# WRITTEN TASK:
Rewrite the material below, substituting "climbing harness" for every occurrence of "safety harness" and leaving everything else unchanged.

Excerpts of spatial question data

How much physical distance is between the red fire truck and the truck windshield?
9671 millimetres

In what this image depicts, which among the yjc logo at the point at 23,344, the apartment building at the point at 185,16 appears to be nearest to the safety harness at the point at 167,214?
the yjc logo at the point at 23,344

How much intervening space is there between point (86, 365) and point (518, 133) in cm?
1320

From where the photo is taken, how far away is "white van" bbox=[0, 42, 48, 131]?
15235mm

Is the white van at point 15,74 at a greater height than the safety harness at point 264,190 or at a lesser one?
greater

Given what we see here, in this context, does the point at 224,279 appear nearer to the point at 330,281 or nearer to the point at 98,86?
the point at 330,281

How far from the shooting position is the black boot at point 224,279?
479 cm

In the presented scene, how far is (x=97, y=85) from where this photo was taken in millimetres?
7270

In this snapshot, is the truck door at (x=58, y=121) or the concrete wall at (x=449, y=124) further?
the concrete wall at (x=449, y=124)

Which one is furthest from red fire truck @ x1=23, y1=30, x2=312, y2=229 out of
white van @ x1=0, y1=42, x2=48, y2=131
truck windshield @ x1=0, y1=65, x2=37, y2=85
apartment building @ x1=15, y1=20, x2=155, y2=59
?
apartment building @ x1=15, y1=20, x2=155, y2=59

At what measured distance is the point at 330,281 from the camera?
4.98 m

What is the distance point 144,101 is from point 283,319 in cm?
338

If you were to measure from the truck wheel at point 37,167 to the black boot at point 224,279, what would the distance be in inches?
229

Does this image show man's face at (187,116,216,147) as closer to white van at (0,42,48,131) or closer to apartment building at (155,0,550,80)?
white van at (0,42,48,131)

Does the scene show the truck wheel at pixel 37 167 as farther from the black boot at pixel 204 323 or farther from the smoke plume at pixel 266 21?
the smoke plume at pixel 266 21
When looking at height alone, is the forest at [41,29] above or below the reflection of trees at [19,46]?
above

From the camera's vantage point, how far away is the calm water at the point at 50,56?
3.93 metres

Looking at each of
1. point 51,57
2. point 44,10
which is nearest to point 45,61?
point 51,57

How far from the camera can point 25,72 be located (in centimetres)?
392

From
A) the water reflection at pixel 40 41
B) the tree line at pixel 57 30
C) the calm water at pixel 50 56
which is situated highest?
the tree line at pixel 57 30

# TASK OUTPUT:
How much physical distance is between the red fire truck and the truck windshield?
9671 millimetres

In what this image depicts, which among the yjc logo at the point at 23,344, the apartment building at the point at 185,16 appears to be nearest to the climbing harness at the point at 167,214?
the yjc logo at the point at 23,344

How much intervening space is there between point (86, 365) and point (518, 133) in cm?
1320

From where the photo is taken, how far away is "white van" bbox=[0, 42, 48, 131]?
15235mm

Is the white van at point 15,74 at a greater height than the climbing harness at point 264,190 or at a lesser one?
greater

Given what we see here, in this context, does the point at 224,279 appear nearer to the point at 330,281 or nearer to the point at 98,86?
the point at 330,281

How far from the shooting position is the black boot at point 224,279?
479 cm

In the presented scene, how far is (x=97, y=85) from where this photo was taken in millimetres?
7270

In this snapshot, is the truck door at (x=58, y=121) or the concrete wall at (x=449, y=124) further?
the concrete wall at (x=449, y=124)

Which one is furthest from red fire truck @ x1=23, y1=30, x2=312, y2=229 out of
white van @ x1=0, y1=42, x2=48, y2=131
truck windshield @ x1=0, y1=65, x2=37, y2=85
apartment building @ x1=15, y1=20, x2=155, y2=59
?
apartment building @ x1=15, y1=20, x2=155, y2=59

At what measured distance is the point at 330,281 from the camera?
4.98 m

What is the distance point 144,101 is from point 283,319 in cm?
338

If you were to measure from the truck wheel at point 37,167 to the black boot at point 224,279, what would the distance be in inches?
229

Does this image show man's face at (187,116,216,147) as closer to white van at (0,42,48,131) or closer to apartment building at (155,0,550,80)?
white van at (0,42,48,131)

Does the scene show the truck wheel at pixel 37 167 as farther from the black boot at pixel 204 323 or farther from the smoke plume at pixel 266 21?
the smoke plume at pixel 266 21
When looking at height alone, is the forest at [41,29] above or below the reflection of trees at [19,46]?
above

From the camera's vantage point, how far away is the calm water at the point at 50,56?
3.93 metres

Looking at each of
1. point 51,57
2. point 44,10
which is nearest to point 45,61?
point 51,57

How far from the camera can point 25,72 be located (in centimetres)?
392

From
A) the water reflection at pixel 40 41
B) the tree line at pixel 57 30
C) the calm water at pixel 50 56
which is situated highest?
the tree line at pixel 57 30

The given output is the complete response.